*What the exercise asks*
Make an exact copy of the data below, leaving out every picture.

━━━

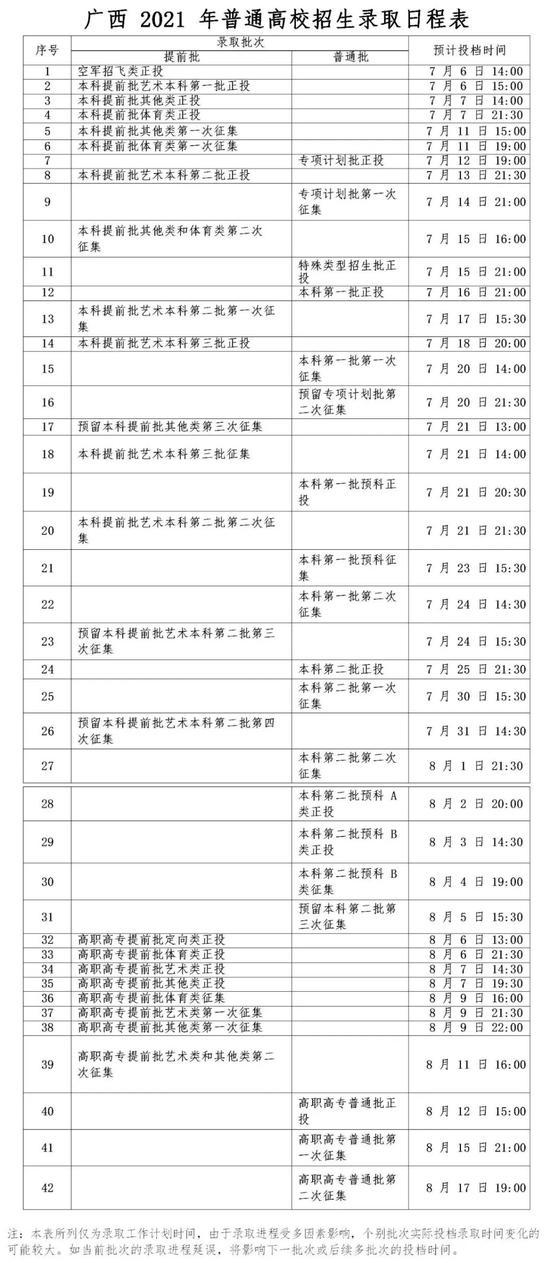速转!广西2021年普通高校招生录取日程表公布
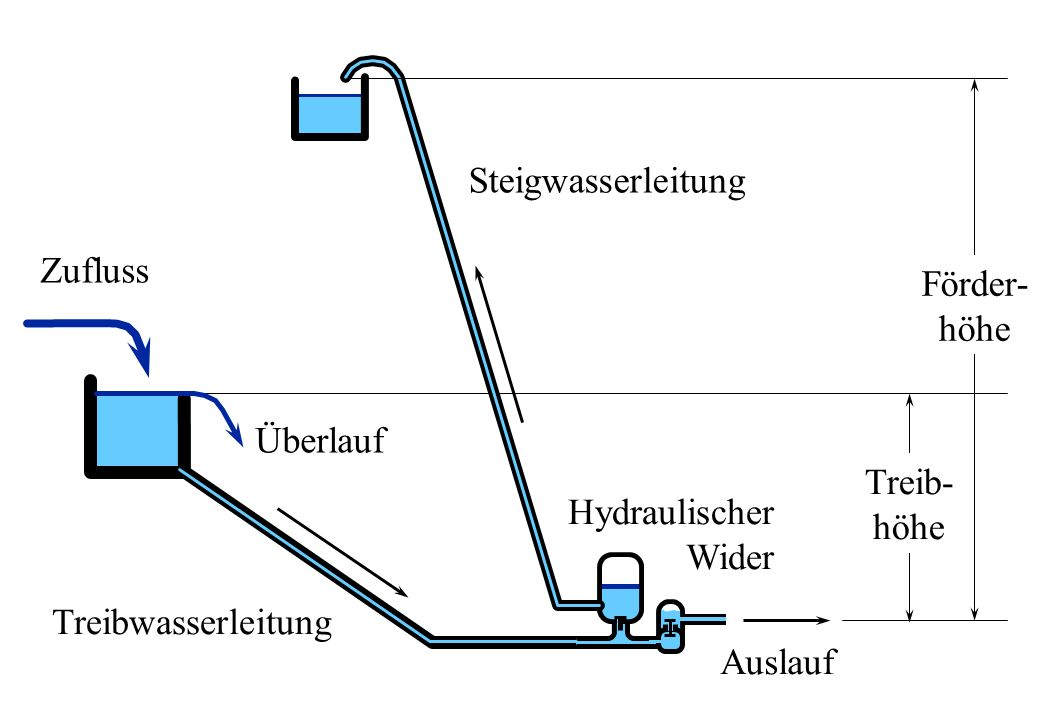 Förder- höhe. Steigwasserleitung. Zufluss. Treib- höhe. Überlauf. Hydraulischer. Wider. Treibwasserleitung.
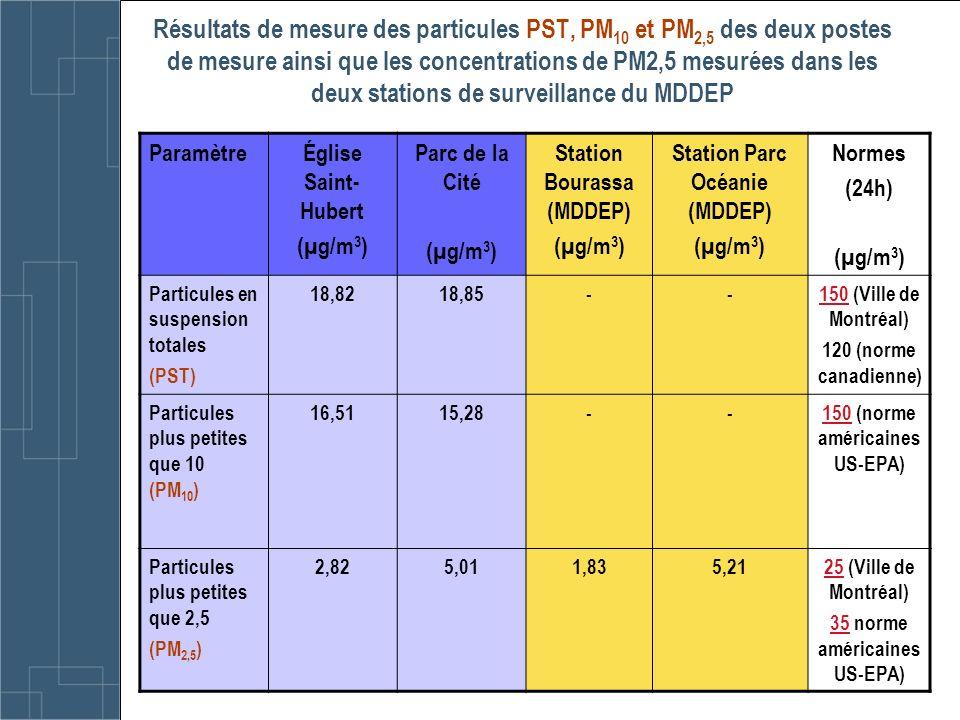 Résultats de mesure des particules PST, PM 10 et PM 2,5 des deux postes de mesure ainsi que les concentrations de PM2,5 mesurées dans les deux station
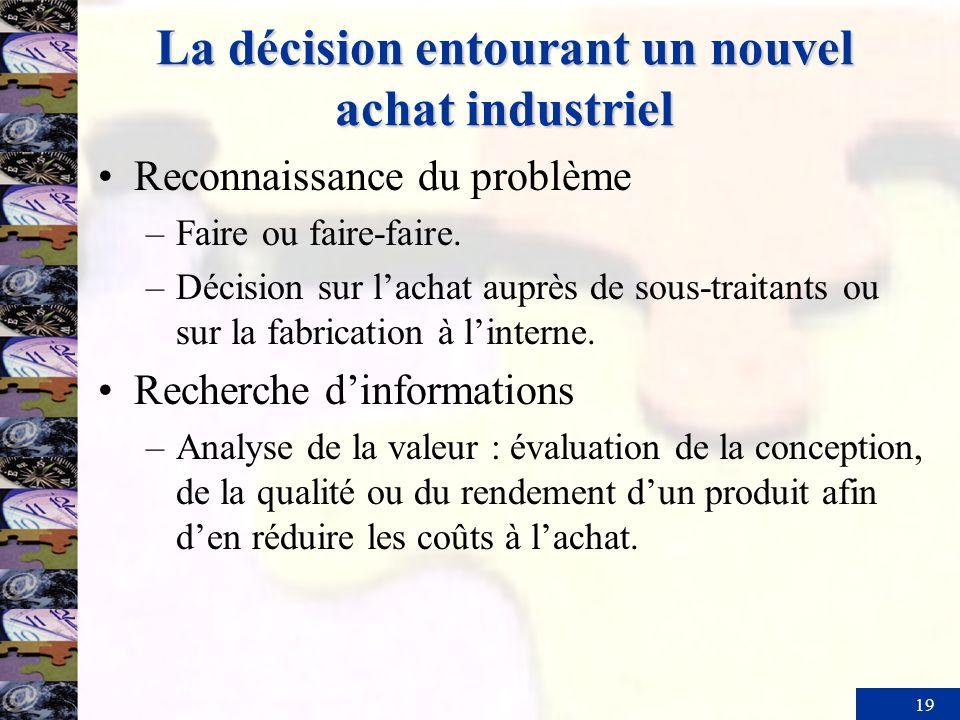 19 La décision entourant un nouvel achat industriel Reconnaissance du problème –Faire ou faire-faire. –Décision sur lachat auprès de sous-traitants ou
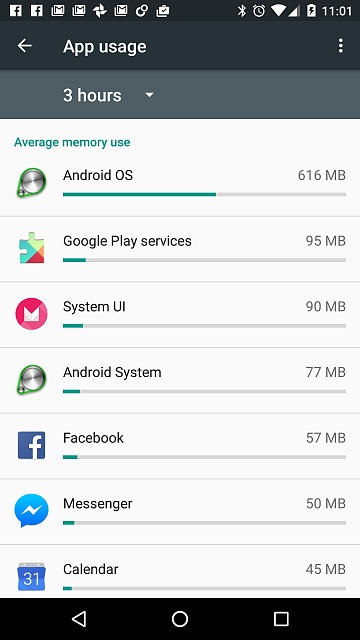 My 5X is so slow it is not usable. Thinking of returning unless someone can help.-screenshot_20151202-110128.jpg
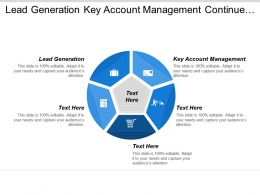 Lead Generation Key Account Management Continue Meeting Customers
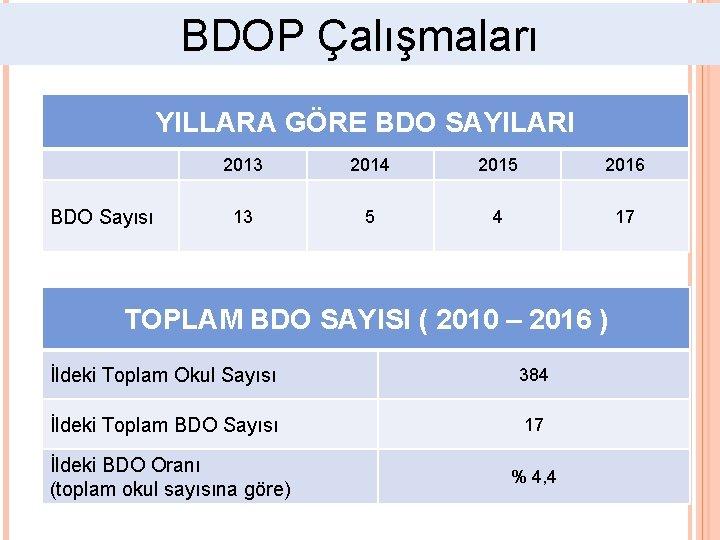 BDOP Çalışmaları YILLARA GÖRE BDO SAYILARI BDO Sayısı 2013 2014 2015 2016 13 5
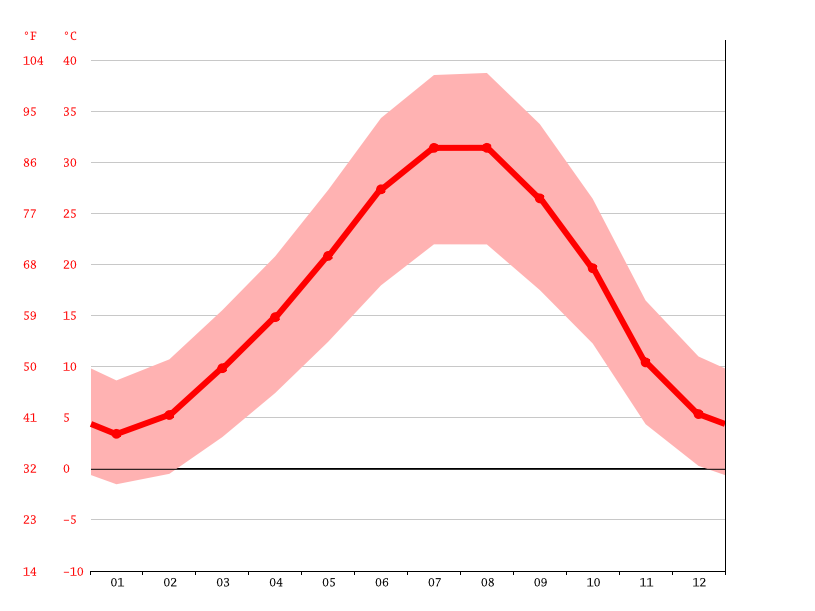 Temperature graph, Sulaymaniyah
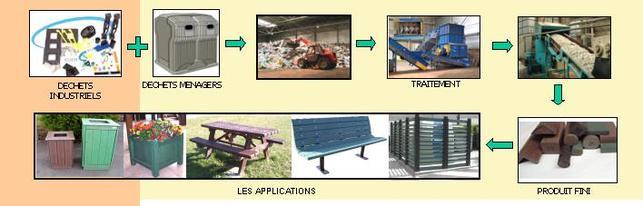 Les pièces plastiques : l'industrie automobile et le recyclage en raffolent !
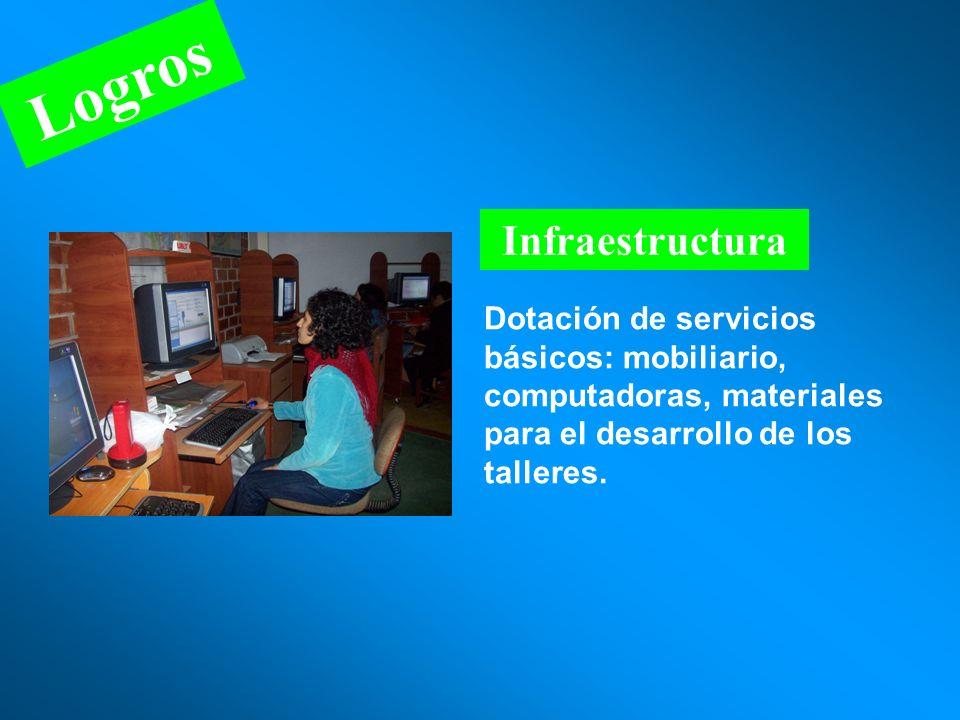 Logros Dotación de servicios básicos: mobiliario, computadoras, materiales para el desarrollo de los talleres. Infraestructura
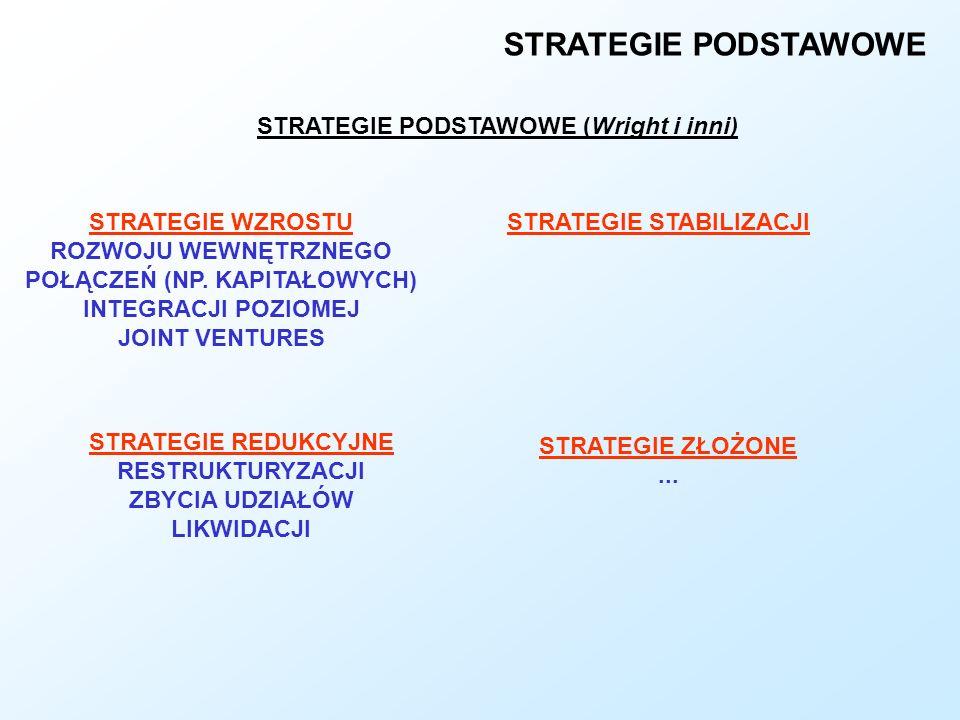 STRATEGIE PODSTAWOWE STRATEGIE PODSTAWOWE (Wright i inni) STRATEGIE WZROSTU ROZWOJU WEWNĘTRZNEGO POŁĄCZEŃ (NP. KAPITAŁOWYCH) INTEGRACJI POZIOMEJ JOINT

━━━

*Answer space*
速转!广西2021年普通高校招生录取日程表公布
 Förder- höhe. Steigwasserleitung. Zufluss. Treib- höhe. Überlauf. Hydraulischer. Wider. Treibwasserleitung.
 Résultats de mesure des particules PST, PM 10 et PM 2,5 des deux postes de mesure ainsi que les concentrations de PM2,5 mesurées dans les deux station
 19 La décision entourant un nouvel achat industriel Reconnaissance du problème –Faire ou faire-faire. –Décision sur lachat auprès de sous-traitants ou
 My 5X is so slow it is not usable. Thinking of returning unless someone can help.-screenshot_20151202-110128.jpg
 Lead Generation Key Account Management Continue Meeting Customers
 BDOP Çalışmaları YILLARA GÖRE BDO SAYILARI BDO Sayısı 2013 2014 2015 2016 13 5
 Temperature graph, Sulaymaniyah
 Les pièces plastiques : l'industrie automobile et le recyclage en raffolent !
 Logros Dotación de servicios básicos: mobiliario, computadoras, materiales para el desarrollo de los talleres. Infraestructura
 STRATEGIE PODSTAWOWE STRATEGIE PODSTAWOWE (Wright i inni) STRATEGIE WZROSTU ROZWOJU WEWNĘTRZNEGO POŁĄCZEŃ (NP. KAPITAŁOWYCH) INTEGRACJI POZIOMEJ JOINT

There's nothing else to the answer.